Moving to higher resolution technology, I'm going to talk about spectrally encoded confocal microscopy which actually sees individual cells. This is a typical specially encoded confocal microscope image, and it's an enormous image. It's a hundred thousand by a hundred thousand pixels, so you can actually, like Google Earth, pan and zoom into it. You're looking now at the nucleus of all of these cells and you can see the nucleus and the cell membranes. It's sort of like Google Earth, but for your body. You can look at a very low magnification and then you can zoom in to an individual house, which is a nucleus in this case, and zoom and pan and zoom throughout the tissue. One of the areas that this is promising is in a condition called eosinophilic esophagitis. This is inflammation of the esophagus that's caused by food allergies. So you eat a certain food that you're allergic to, and these inflammatory cells, called the eosinophils, come into the esophagus and create damage. Right now, patients that have this have to have many, many endoscopies. It's a big pain, it's very time-consuming, and a lot of these patients are children. What we've been trying to do is develop a capsule instead that you can swallow, and that grabs the same types of images that I showed you before, but not needing a biopsy. So you just swallow the capsule, you get the images of the cells, and you can figure out whether or not the treatment is working or not. Here's a patient swallowing the capsule. It's a pretty simple procedure, and what we end up grabbing is this enormous microscopic image of this person's esophagus, in this case, spanning 20 centimeters all the way from the stomach on the right up to the throat on the left. Again, if you zoom in on any given spot, you can see different cells of the stomach. You can see an area here that has normal esophagus and looks pretty gray and unremarkable, and then an area where these inflammatory cells are there, and you can see these white dots that characterize that this is actually a diseased area where there's inflammation.
Another technology that we've been developing tries to untether the capsule. This is a completely wireless microscope that uses a technology called OBM that essentially is a phase contrast microscopy technology that works in human tissue. This is the postdoc actually showing that there are no wires. It's all battery-powered and it wirelessly transmits data. It's magnetically activated, so it's put near this metal disc, which is a magnet and it's now sitting on top of a phantom containing beads. You can turn it over and these are 10-micron beads, the size of a cell, and we're wirelessly transmitting images of those beads in the phantom onto the computer monitor. This kind of technology potentially allows us to make the Fantastic Voyage a reality. We can take these wireless microscopes, we can control their position within the body, and this is an example of a magnetic control system that can move it around the body. Then, we can get 3D images that we can put into virtual reality systems that will allow us to move the capsule around and also provide surgical lasers that can do treatment but not macroscopic treatment, but treatment on the cellular level. The big vision is that someday, this will come true, and we will have these micro robots moving around our body and not have to open people up to do surgery.

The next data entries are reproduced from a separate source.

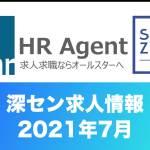 (7/8 追記)【深セン求人情報】2021年7月版:ビザサポート・日本から応募可能な求人多数!
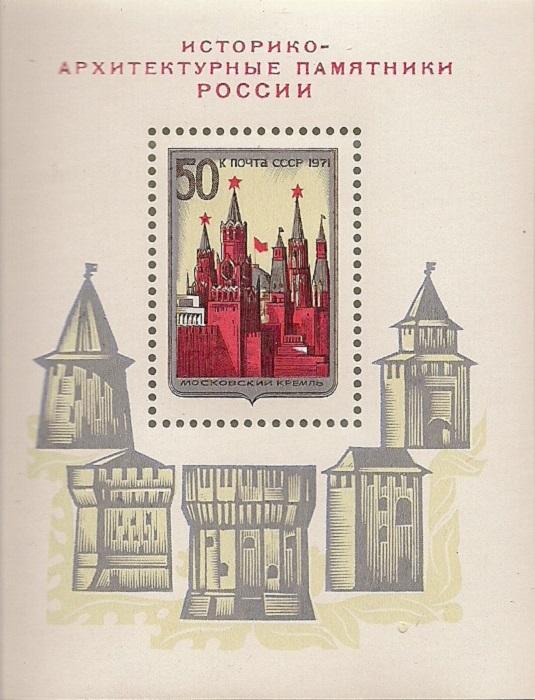 1971. Историко-архитектурные памятники. № 4035. Блок dt 4035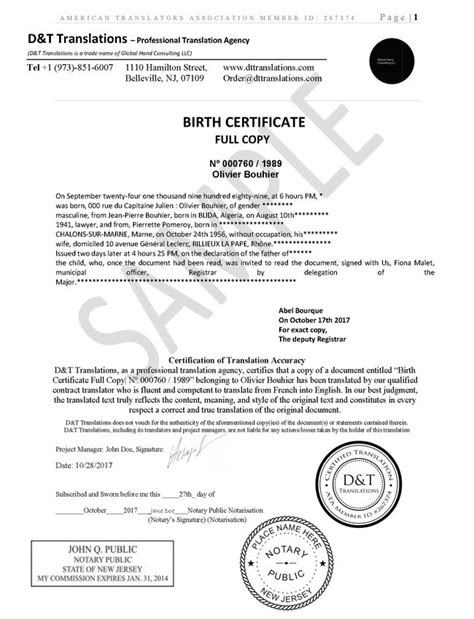 Birth Certificate Translation From To Translation Sles D T Translations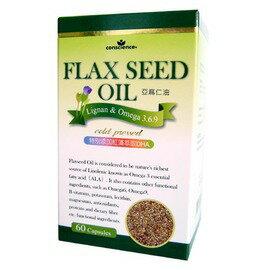 光禾館~康心亞麻仁油軟膠囊 FLAXSEED OIL亞麻仁油富含Omega-3、Omega-6、Omega-9 等不飽和脂肪酸藻類DHA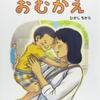 ★139「おむかえ」~号泣必至。特にこの保育園・幼稚園が始まる春には涙腺崩壊。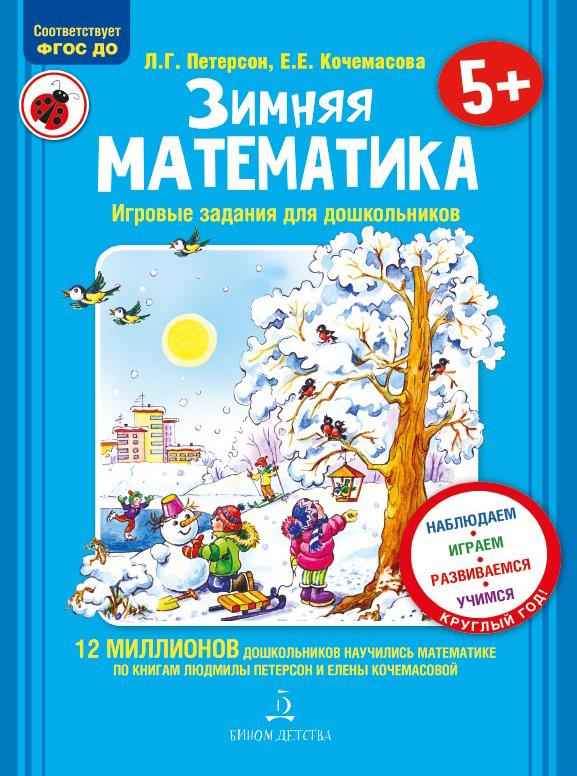 Зимняя математика: Игровые задания для дошкольников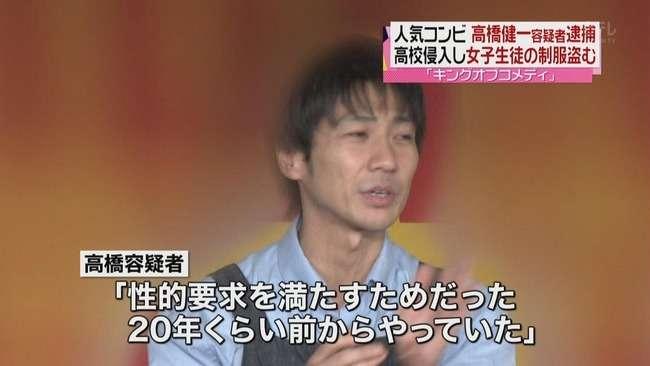 「キンコメ高橋逮捕」の画像検索結果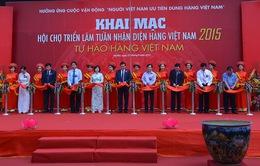 Hơn 200 doanh nghiệp tham dự Tuần nhận diện hàng Việt 2015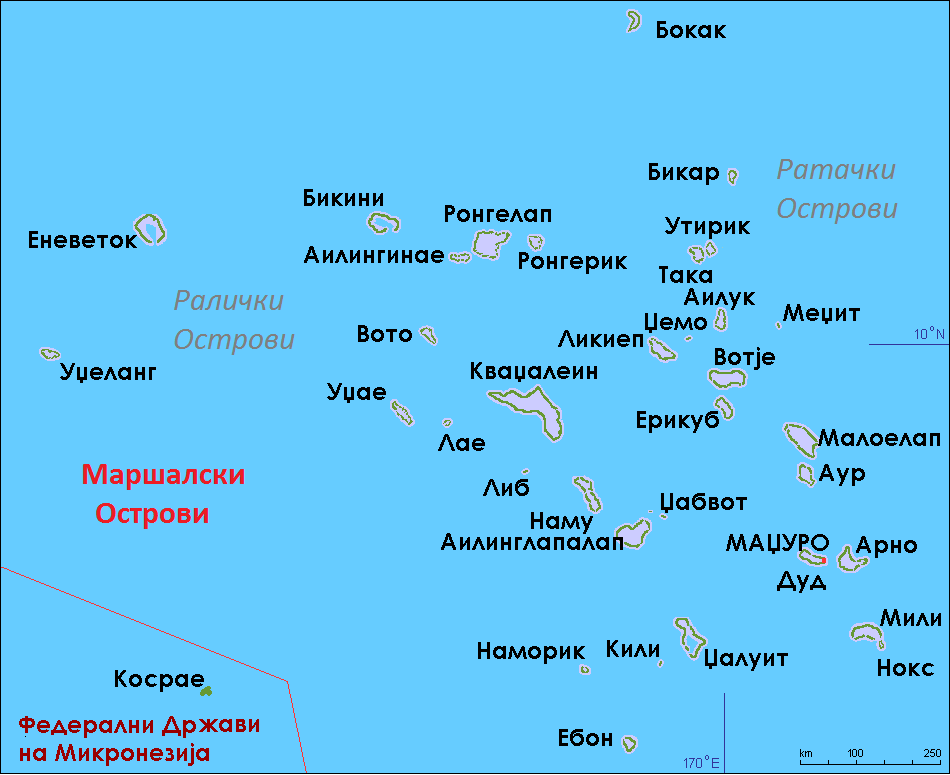 File:Map-Marshall Islands - Macedonian.png - Wikimedia Commons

Now, I'm going to talk a little bit about the highest resolution technology that we have, which is called micro OCT. It's an advanced form of the OCT here in the blue area. If we compare the micro OCT images to the standard OCT images, we can see the incredible increase in image quality and resolution afforded by this new technology. Here, we're seeing individual nuclei. Here, we're seeing cell borders, and this is a case where we're looking at inflammatory cells. As you can see, with standard OCT, it just looks kind of like a washout. You don't see any of these features. We've been exploring micro OCT and the cardiovascular system, so instead of just looking at 10-micron resolution images, we can get one-micron resolution images and see all of these cells that contribute to atherosclerosis like smooth muscle cells, macrophages, which are a type of inflammatory cell, the endothelium, which is the cells that cover the surface of the arteries, and other structures like crystals that form in your artery and platelets. We can get incredible detail on the stent implants that they put in the arteries to keep the arteries open and see how cells respond to them.
We've also developed a catheter that does this. It has a special beam that produces a bunch of rings that allows you to get this high resolution. This is a part of the coronary artery that has been imaged by the catheter and you can see in the 3D perspective that it has a very rough surface. The roughness is because these are cells that are adhering to the surface attacking the artery wall. You can actually, if you look at the cross-sectional image, see these cells, which are macrophages communicating with one another. Then, here's another cell, for example, that is another macrophage which is actually going after crystals that are sitting in the artery wall.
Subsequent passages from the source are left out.